| AANGELEVERDE TEKST |
Calvijn: waar de vlam van het geloof brandt is altijd ook de rook van de twijfel is.
Het is heel boeiend om de psalmen te lezen. Daarin zien we de kinderen van God in het hart. Soms lijkt het wel, alsof ze zichzelf in een gebed tegenspreken. Vb. psalm 56
Soms slaat de vrees toe. En dan weer is er alle vertrouwen. Maar een ding staat boven aan: Op de Heere God kan hij aan! Daarom spreekt hij zijn gebed uit. Daarom komt hij bij Hem uit!
* Wij zoeken de zekerheid dus niet in onszelf. Niet in onze goed geformuleerde gebeden. Niet in de mate waarin wij het menen. Nee, wij zoeken de zekerheid in de Heere God.
Het gebed werpt zijn anker uit in God en zijn beloften. Het leeft van God en zijn beloften. Het gebed is: op God zien. Hem  een aanspreken op zijn beloften boven de wisselvallige kansen van deze wereld uit, ja boven de rumoerige stemmen van ons eigen hart uit.
Hij weet als, nog voor wij ook nog maar een woord gebeden hebben, al weet wat wij willen zeggen.
Ons gebed is niet het mededelen van feiten aan de allerhoogste. Hij weet alles al.
Maar het is wel hem in vertrouwen nemen over de zorgen die we hebben. Hem er bij betrekken. In het geloof dat onze zorg Hem ter harte gaat. Daarom besluiten we ons gebed ook met “Amen”.

| RUWE GEGEVENS |

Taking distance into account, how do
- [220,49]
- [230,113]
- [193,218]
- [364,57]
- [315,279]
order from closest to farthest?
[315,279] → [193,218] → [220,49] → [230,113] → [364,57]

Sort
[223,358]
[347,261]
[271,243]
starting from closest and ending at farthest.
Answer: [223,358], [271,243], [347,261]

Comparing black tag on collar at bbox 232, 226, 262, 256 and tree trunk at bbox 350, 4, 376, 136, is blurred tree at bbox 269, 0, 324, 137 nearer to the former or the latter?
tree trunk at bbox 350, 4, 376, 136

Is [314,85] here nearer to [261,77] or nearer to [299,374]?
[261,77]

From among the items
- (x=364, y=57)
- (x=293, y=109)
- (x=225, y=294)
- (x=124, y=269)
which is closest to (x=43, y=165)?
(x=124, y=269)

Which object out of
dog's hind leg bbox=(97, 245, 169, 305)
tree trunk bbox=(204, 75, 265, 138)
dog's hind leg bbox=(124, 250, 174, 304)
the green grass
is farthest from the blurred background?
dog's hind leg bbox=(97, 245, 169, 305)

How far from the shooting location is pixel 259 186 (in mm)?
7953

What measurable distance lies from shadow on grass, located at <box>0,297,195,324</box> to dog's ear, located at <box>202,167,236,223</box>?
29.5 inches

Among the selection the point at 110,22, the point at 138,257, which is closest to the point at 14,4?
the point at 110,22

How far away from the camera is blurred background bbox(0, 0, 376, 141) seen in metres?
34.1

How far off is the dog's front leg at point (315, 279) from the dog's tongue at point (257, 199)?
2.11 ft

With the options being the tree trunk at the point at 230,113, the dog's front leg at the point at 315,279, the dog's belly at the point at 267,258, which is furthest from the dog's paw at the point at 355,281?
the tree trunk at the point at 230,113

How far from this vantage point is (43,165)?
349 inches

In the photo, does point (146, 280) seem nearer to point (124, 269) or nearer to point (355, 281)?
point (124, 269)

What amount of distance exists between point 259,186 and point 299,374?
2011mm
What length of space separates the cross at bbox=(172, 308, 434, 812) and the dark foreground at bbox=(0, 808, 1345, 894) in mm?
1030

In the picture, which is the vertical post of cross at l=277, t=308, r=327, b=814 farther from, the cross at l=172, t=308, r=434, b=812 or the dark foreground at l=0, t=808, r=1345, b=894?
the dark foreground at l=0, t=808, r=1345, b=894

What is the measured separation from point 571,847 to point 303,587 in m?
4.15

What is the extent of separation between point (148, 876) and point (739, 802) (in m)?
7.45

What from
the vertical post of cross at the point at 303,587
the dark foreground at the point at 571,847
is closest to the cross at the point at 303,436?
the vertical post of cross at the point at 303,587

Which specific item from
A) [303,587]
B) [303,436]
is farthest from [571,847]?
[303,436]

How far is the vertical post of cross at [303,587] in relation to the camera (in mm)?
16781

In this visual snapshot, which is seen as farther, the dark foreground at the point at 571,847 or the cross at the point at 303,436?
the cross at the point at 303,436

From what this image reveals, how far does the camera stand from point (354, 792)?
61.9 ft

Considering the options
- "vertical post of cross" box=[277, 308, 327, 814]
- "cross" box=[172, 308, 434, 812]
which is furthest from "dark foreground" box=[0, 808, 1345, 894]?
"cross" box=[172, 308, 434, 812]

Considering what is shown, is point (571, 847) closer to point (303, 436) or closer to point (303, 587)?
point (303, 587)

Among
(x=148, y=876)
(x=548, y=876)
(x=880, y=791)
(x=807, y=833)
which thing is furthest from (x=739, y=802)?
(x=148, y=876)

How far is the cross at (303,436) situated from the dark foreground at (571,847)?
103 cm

| WAT JE DOET |
A) Kun je uit de tekst over het gebed letterlijk citeren, beginnend bij "Het gebed werpt" en eindigend bij "wij willen zeggen."?
B) Kun je de rijen uit de ruwe gegevens, vanaf het begin tot en met de regel met "[315,279] → [193,218]", in een Markdown-tabel zetten met de kolommen Nr en Regel, zonder lege regels?
De rijen staan los van de tekst over het gebed.

| ANTWOORDEN |
A)
Het gebed werpt zijn anker uit in God en zijn beloften. Het leeft van God en zijn beloften. Het gebed is: op God zien. Hem  een aanspreken op zijn beloften boven de wisselvallige kansen van deze wereld uit, ja boven de rumoerige stemmen van ons eigen hart uit.
Hij weet als, nog voor wij ook nog maar een woord gebeden hebben, al weet wat wij willen zeggen.

B)
| Nr | Regel |
|---|---|
| 1 | Taking distance into account, how do |
| 2 | - [220,49] |
| 3 | - [230,113] |
| 4 | - [193,218] |
| 5 | - [364,57] |
| 6 | - [315,279] |
| 7 | order from closest to farthest? |
| 8 | [315,279] → [193,218] → [220,49] → [230,113] → [364,57] |